* Texto citado *

*-*-*

Já tantas linhas foram escritas, e tantas reapreciações feitas, sobre Blade Runner, o terceiro filme de Ridley Scott, que pouco restará dizer. Há quem o defenda com unhas e dentes, e após uma receção inicial, em 1982, pouco mais que tépida, o filme tornou-se presença regular, e cimeira, em listas de “melhores filmes de ficção científica de sempre”. A minha impressão era outra, contudo: apenas o tinha visto uma vez, há muitos anos, e não tinha ficado especialmente impressionado, o que está longe de ser caso único perante os filmes do mais velho dos irmãos Scott (Tony, o mais novo, faleceu em 2012).
Esta revisão, em antecipação à estreia iminente da sequela, Blade Runner 2049, realizada por Denis Villeneuve (o mesmo senhor de O Primeiro Contacto, ótimo filme de ficção científica de 2016 com Amy Adams) trouxe-me, como é habitual em segundas visualizações, coisas que me haviam escapado à primeira. Continuo não completamente convencido, e não estou ainda pronto para me tornar em mais um dos acólitos da obra: há ali qualquer coisa, talvez a interpretação não exatamente convincente de um Harrison Ford, nunca o mais expressivo dos atores, ainda numa fase de cimentação dos seus dois papéis mais reconhecíveis, como Han Solo e Indiana Jones, que me levanta reticências. Mas há muito para gostar aqui.

*-*-*

* Dados a processar *
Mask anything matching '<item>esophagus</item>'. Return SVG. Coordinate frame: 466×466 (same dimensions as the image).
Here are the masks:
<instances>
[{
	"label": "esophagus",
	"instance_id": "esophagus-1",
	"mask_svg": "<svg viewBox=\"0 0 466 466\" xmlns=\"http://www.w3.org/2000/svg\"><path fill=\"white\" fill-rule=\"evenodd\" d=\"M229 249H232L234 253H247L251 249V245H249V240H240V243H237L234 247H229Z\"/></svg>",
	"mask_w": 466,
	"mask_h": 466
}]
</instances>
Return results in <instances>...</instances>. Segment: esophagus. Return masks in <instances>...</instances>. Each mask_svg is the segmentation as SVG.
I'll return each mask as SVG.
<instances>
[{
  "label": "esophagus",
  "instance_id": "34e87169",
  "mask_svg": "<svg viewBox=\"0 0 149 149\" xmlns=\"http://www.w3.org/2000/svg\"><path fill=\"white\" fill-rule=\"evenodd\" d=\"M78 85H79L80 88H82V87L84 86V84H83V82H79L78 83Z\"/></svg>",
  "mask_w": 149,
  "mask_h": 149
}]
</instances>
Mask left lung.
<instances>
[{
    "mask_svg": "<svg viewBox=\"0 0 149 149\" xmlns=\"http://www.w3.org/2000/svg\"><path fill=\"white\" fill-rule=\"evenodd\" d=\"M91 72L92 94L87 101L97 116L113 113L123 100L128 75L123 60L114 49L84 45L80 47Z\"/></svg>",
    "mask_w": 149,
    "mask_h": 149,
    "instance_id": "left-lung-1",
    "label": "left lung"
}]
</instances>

*-*-*

* Objetivo 1 *
Reproduz fielmente todas as linhas dos registos acima, sem alterar nada.
* Objetivo 2 *
Prossegue o texto sobre Blade Runner a partir do ponto em que termina.

* Resposta 1 *
Mask anything matching '<item>esophagus</item>'. Return SVG. Coordinate frame: 466×466 (same dimensions as the image).
Here are the masks:
<instances>
[{
	"label": "esophagus",
	"instance_id": "esophagus-1",
	"mask_svg": "<svg viewBox=\"0 0 466 466\" xmlns=\"http://www.w3.org/2000/svg\"><path fill=\"white\" fill-rule=\"evenodd\" d=\"M229 249H232L234 253H247L251 249V245H249V240H240V243H237L234 247H229Z\"/></svg>",
	"mask_w": 466,
	"mask_h": 466
}]
</instances>
Return results in <instances>...</instances>. Segment: esophagus. Return masks in <instances>...</instances>. Each mask_svg is the segmentation as SVG.
I'll return each mask as SVG.
<instances>
[{
  "label": "esophagus",
  "instance_id": "34e87169",
  "mask_svg": "<svg viewBox=\"0 0 149 149\" xmlns=\"http://www.w3.org/2000/svg\"><path fill=\"white\" fill-rule=\"evenodd\" d=\"M78 85H79L80 88H82V87L84 86V84H83V82H79L78 83Z\"/></svg>",
  "mask_w": 149,
  "mask_h": 149
}]
</instances>
Mask left lung.
<instances>
[{
    "mask_svg": "<svg viewBox=\"0 0 149 149\" xmlns=\"http://www.w3.org/2000/svg\"><path fill=\"white\" fill-rule=\"evenodd\" d=\"M91 72L92 94L87 101L97 116L113 113L123 100L128 75L123 60L114 49L84 45L80 47Z\"/></svg>",
    "mask_w": 149,
    "mask_h": 149,
    "instance_id": "left-lung-1",
    "label": "left lung"
}]
</instances>

* Resposta 2 *
O golpe de asa principal de Ridley Scott é a forma como faz o ritmo do filme se assemelhar à velocidade aparente da Los Angeles de 2019: cena sucede-se a cena de forma indolente, e a história é contada com parcimónia, sem pressas e sem fogo-de-artifício desnecessário. Lembro-me de no meu primeiro contacto com o filme esse ter sido um dos motivos do desinteresse: uma versão mais nova e menos consciente de mim achou que o filme, simplesmente, demorava muito tempo a fazer os seus pontos, testando a paciência do espetador em mais que uma ocasião (com opinião semelhante fiquei em relação a Alien, outro dos filmes mais apreciados de Ridley Scott, que talvez mereça também uma revisão em breve), sem lhe dar grande coisa em troca.
Mas agora parece-me que o ritmo do filme faz todo o sentido. A história de um conjunto de ciborgues que se viram contra o seu criador, adaptada de um curto romance de Philip K. Dick, tem a sua atração, especialmente quando vista a partir de 2017, quando a questão do aperfeiçoamento da inteligência artificial, e das consequências económicas, sociais e éticas que isso trará, está cada mais na ordem do dia, mas mais interesse tem a imagem desta Los Angeles distópica, de chuva constante e reflexos metálicos (e atente-se à forma como ela se distingue da verdadeira Los Angeles, esse paraíso de constante bom tempo, agora que estamos quase a chegar ao ano em que o filme decorre), filmada com notável verticalidade por Scott, uma cidade em que com a sujidade constante ao nível do solo convive com a opulência de quem tudo controla a partir dos andares de topo dos arranha-céus. Mais que tudo, Blade Runner é um pequeno prodígio técnico, feito numa altura pré-digital com suficiente mestria para não ter razões para se envergonhar trinta e cinco anos depois. Tudo isto é mostrado e amplificado pelas cenas demoradas do filme, e o efeito é por vezes fascinante.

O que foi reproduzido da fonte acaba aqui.